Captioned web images
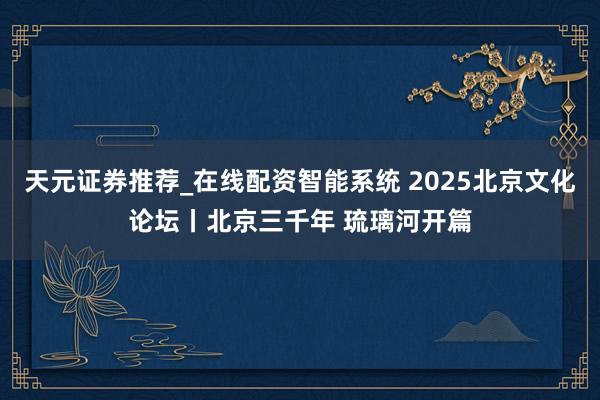 天元证券推荐_在线配资智能系统 2025北京文化论坛丨北京三千年 琉璃河开篇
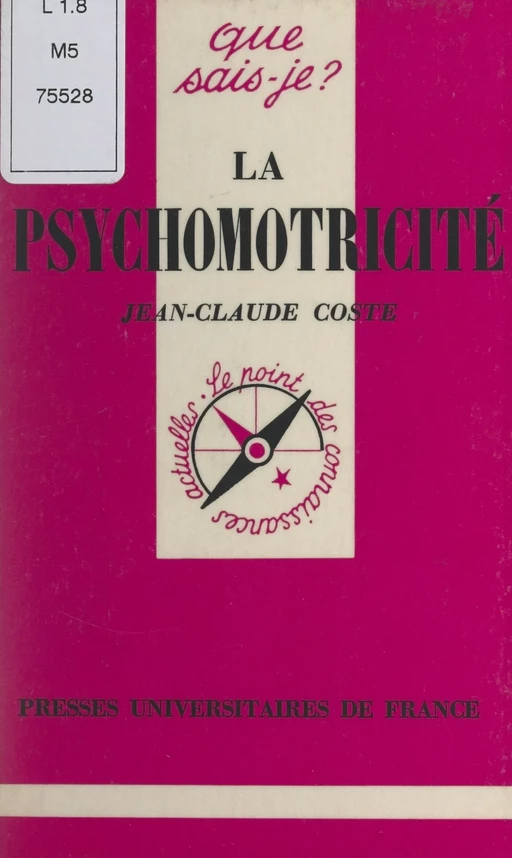 La psychomotricité - Jean-Claude Coste - (Presses universitaires de France) réédition numérique FeniXX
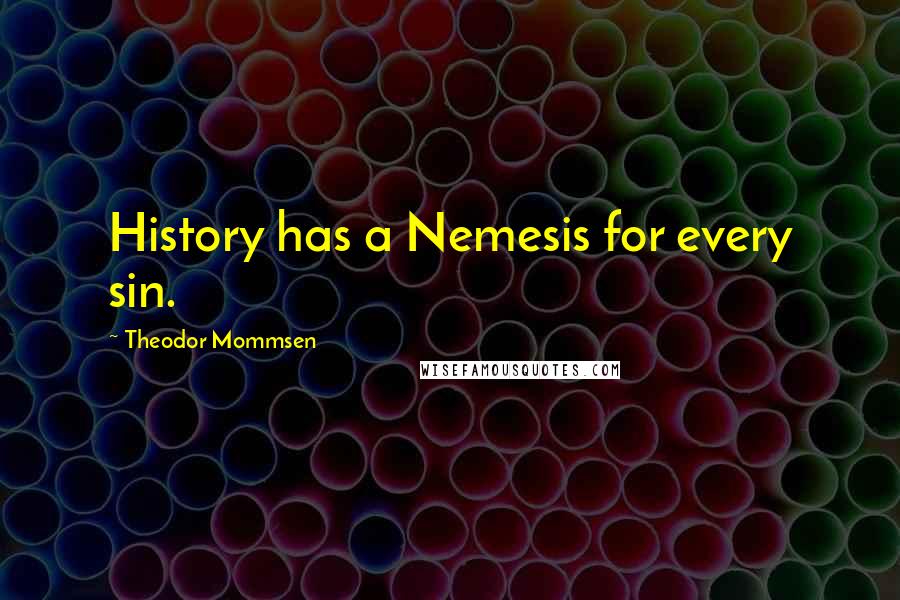 Theodor Mommsen Quotes: History has a Nemesis for every sin.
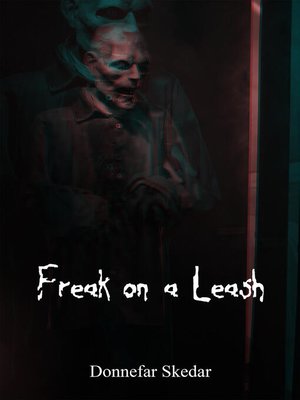 cover image of Freak on a Leash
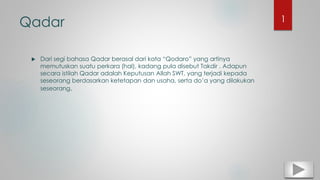 Qadar
 Dari segi bahasa Qadar berasal dari kata “Qodaro” yang artinya
memutuskan suatu perkara (hal), kadang pula disebut Takdir . Adapun
secara istilah Qadar adalah Keputusan Allah SWT, yang terjadi kepada
seseorang berdasarkan ketetapan dan usaha, serta do’a yang dilakukan
seseorang.
1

■ **What you have to do**
Copy the text of every entry above word for word, leaving out the pictures.

■ **Finished task**
 天元证券推荐_在线配资智能系统 2025北京文化论坛丨北京三千年 琉璃河开篇
 La psychomotricité - Jean-Claude Coste - (Presses universitaires de France) réédition numérique FeniXX
 Theodor Mommsen Quotes: History has a Nemesis for every sin.
 cover image of Freak on a Leash
 Qadar
 Dari segi bahasa Qadar berasal dari kata “Qodaro” yang artinya
memutuskan suatu perkara (hal), kadang pula disebut Takdir . Adapun
secara istilah Qadar adalah Keputusan Allah SWT, yang terjadi kepada
seseorang berdasarkan ketetapan dan usaha, serta do’a yang dilakukan
seseorang.
1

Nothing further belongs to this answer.